What Remains of Edith Finch (2017): This game has a similar premise to Gone Home. As a walking simulator set in an abandoned home, it adds to the concept with clever minigames as storytelling techniques. The Finch family is cursed either to die young or to grow old without truly living, and Edith—the last living Finch—returns to her childhood home to finally learn the family stories that had been kept from her.
The family’s central tension comes from the different ways they deal with death. Edith’s mother withholds these stories from her, sealing off the bedrooms of the dead and refusing to acknowledge the family’s losses. Edith’s grandmother, on the other hand, tries to tell these stories to Edith because she does not want her ancestry to be forgotten. With both of Edith’s relatives gone, the game follows her as she wrestles with whether she should write down these possibly cursed stories for her unborn child.
What Remains of Edith Finch is about the inevitability of dealing with grief.
Vignettes of each family member’s death are told through minigames, each designed to express that character’s experience of life and death.
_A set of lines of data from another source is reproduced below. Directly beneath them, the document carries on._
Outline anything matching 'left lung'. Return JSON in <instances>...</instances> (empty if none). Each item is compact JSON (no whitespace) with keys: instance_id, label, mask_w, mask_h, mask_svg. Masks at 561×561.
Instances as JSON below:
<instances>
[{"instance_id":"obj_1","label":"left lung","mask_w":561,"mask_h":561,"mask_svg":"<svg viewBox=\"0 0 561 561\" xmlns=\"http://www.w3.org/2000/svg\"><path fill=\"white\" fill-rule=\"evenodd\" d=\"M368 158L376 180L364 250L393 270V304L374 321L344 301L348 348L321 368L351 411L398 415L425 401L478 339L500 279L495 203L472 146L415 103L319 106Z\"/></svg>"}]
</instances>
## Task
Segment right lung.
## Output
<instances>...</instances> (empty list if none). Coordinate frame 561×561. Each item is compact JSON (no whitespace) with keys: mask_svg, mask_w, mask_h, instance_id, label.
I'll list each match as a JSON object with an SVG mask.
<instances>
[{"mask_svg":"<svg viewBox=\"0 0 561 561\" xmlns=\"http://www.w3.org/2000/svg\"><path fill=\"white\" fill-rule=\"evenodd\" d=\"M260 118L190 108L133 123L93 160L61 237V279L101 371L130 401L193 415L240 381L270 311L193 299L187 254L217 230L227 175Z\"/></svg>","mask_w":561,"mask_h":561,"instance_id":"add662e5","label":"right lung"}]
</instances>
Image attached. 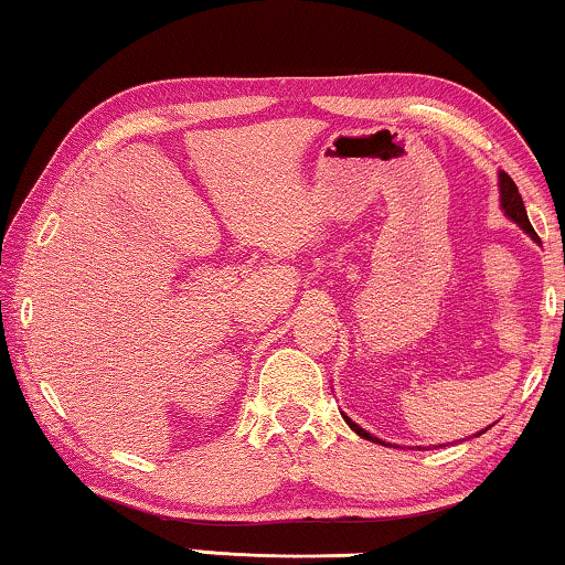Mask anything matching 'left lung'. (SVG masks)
<instances>
[{
  "mask_svg": "<svg viewBox=\"0 0 565 565\" xmlns=\"http://www.w3.org/2000/svg\"><path fill=\"white\" fill-rule=\"evenodd\" d=\"M499 190H501V207H504V213L509 215V218H512L514 223H520V226L527 231V234L535 238V242H540L537 238V234H535V228L530 226V218H527V211H524V203H522V195H520V190H516V184H514V180L512 177H509L507 172H501L499 174ZM344 422L350 424V427L358 431L360 437H365V439H373V443H381V439H375L373 435H367L365 429L362 427H358V424H354L352 419H347L344 416Z\"/></svg>",
  "mask_w": 565,
  "mask_h": 565,
  "instance_id": "8db88e82",
  "label": "left lung"
}]
</instances>
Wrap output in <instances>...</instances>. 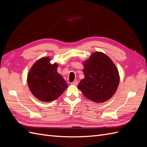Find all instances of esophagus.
I'll list each match as a JSON object with an SVG mask.
<instances>
[{
    "instance_id": "34e87169",
    "label": "esophagus",
    "mask_w": 147,
    "mask_h": 147,
    "mask_svg": "<svg viewBox=\"0 0 147 147\" xmlns=\"http://www.w3.org/2000/svg\"><path fill=\"white\" fill-rule=\"evenodd\" d=\"M78 84V81H74L70 83V84H72V85H77Z\"/></svg>"
}]
</instances>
One portrays the monotony of her late brother’s factory job, where the player chops off the heads of fish on one side of the screen while daydreaming he is a prince in a fantasy world on the other. These minigames are playful but morbid tragedies, coalescing into a video game about the inevitability of dealing with grief.
Portal (2007) and Portal 2 (2011): Portal’s puzzles are centered around one tool: The player has a special gun that can shoot surfaces to create two ends of a teleportation portal. (Rest assured, this gun is used for physics-defying fun, not killing.) The player uses this gun to complete a series of tests run by a rogue artificial intelligence, GLaDOS, that pokes fun at the player’s intelligence as they try to complete these tasks.
Portal is a funhouse mirror of the human drive for scientific process in the service of profit.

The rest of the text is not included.